Cathari, Fieg realised (with the help of Aimé Leon Dore founder Teddy Santis), fit the bill. Kith had worked with Cathari before on her Adidas project (it was her biggest stockist). Now, she’s tasked with building that bridge between Kith’s female customers and product. “Plugging [Cathari] into the system, I thought, would generate some incredible results,” Fieg says.
Based on the last month and a half, it’s boding well. The goal, eventually, is for Kith Women to be Cathari’s prerogative. But Fieg isn’t in a rush to leave her entirely to her own devices, and plans to work alongside the creative director to ensure a mutual understanding of where the label stands in the market. “Having said that, the spectrum is really wide,” Fieg says. “So there’s not much she can do [that] I’ll disagree with because we’re aligned on aesthetic. That’s why I hired her.”

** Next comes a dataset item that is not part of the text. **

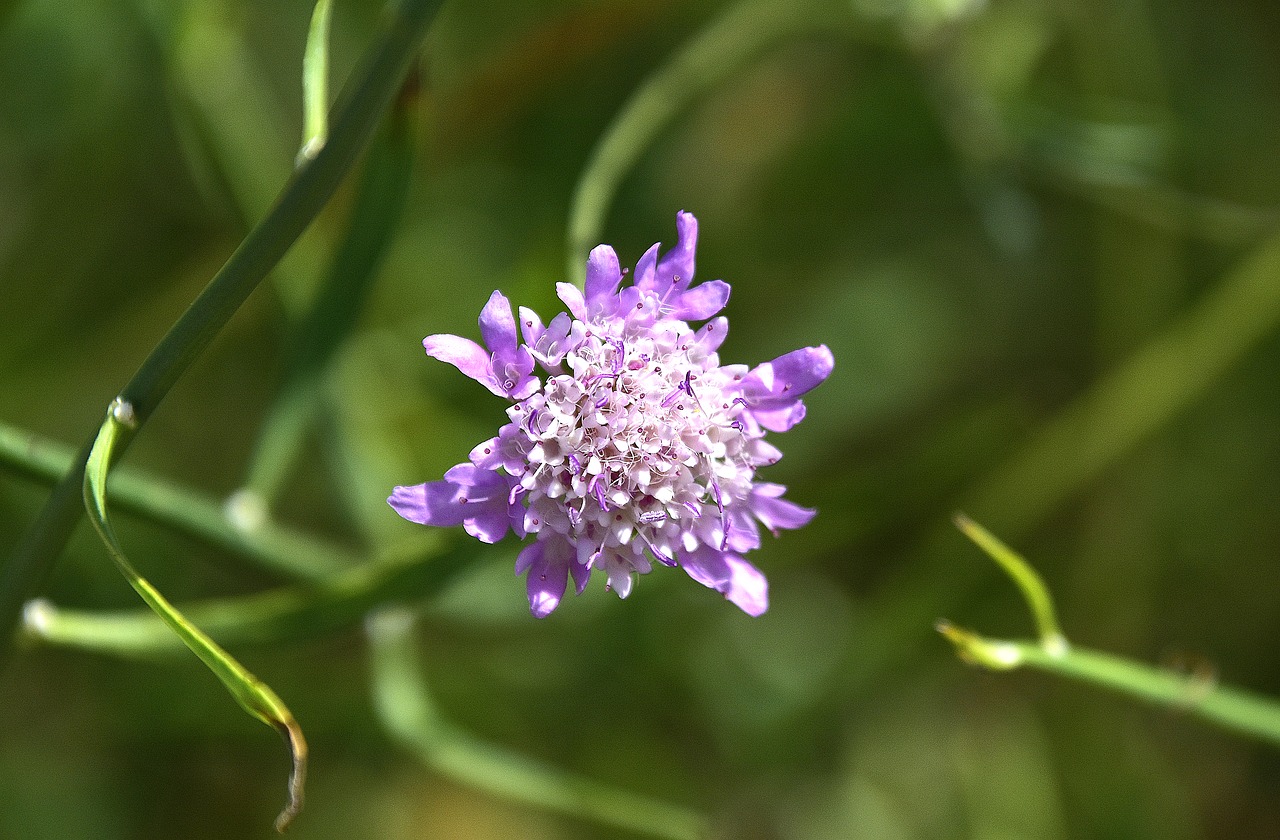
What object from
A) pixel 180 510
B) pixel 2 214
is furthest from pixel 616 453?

On their current collaborative process, Cathari says: “Right now it’s a mix of calculated growth, a hyper-awareness of who our women’s consumers are and what they want, and a type of raw, shared intuition that’s difficult to describe but unmistakable when it’s felt.”
Fieg’s plan for Cathari’s role is informed by his own creative director growth trajectory. “Just how I am integrated into different arms of the company to make sure that I still have creative control, I’m putting myself in a position where everything will have a red thread of consistency,” he says. “And I think that that’s such an important element in building a strong identity for a brand.”

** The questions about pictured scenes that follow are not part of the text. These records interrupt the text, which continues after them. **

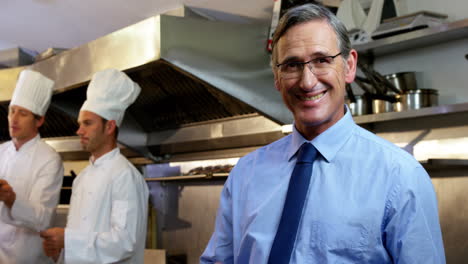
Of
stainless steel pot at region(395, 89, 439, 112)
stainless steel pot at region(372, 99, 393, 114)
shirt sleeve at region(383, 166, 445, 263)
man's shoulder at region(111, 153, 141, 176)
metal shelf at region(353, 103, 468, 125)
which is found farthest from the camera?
man's shoulder at region(111, 153, 141, 176)

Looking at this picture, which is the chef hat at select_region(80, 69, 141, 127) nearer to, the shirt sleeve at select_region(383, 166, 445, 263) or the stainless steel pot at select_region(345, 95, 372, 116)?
the stainless steel pot at select_region(345, 95, 372, 116)

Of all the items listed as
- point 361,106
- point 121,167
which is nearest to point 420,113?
point 361,106

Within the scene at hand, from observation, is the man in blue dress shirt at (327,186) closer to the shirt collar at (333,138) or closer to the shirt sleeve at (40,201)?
the shirt collar at (333,138)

This aesthetic double down, Fieg hopes, will pave the way for future collaborations. Kith Men’s is known for its collabs, with brands from Adidas and Asics to Versace and Tommy Hilfiger. On the women’s side, the brand has collaborated with the likes of PH5 and Estée Lauder, but hasn’t developed this area of the business nearly as much. Fieg thinks this opportunity is, to date, largely untapped.
“I haven’t really exhausted any of the opportunities in collaborating in the woman’s space because I didn’t think I had this person in place to protect and build a strong enough brand identity,” he says. “When showing up in a collaboration, you have to be a true 50 per cent partner and not get overshadowed by the brand you’re working with.” This was a major reason for Cathari’s hiring, he notes: enabling collaborations without losing a piece of the brand identity he’s been slowly building over the past eight years.
As for the next eight, and beyond? Fieg doesn’t have a game plan — at least, not one that’s set in stone. The hope would be more collabs, more physical spaces and a cemented Kith Women brand identity. But Fieg won’t get into specifics. “I never put the cart before the horse,” he says. “I want to see how it’s received. I want to see how we can maximise the potential of that experience for her when she’s shopping in the store, and take it from there and see what else we could do.”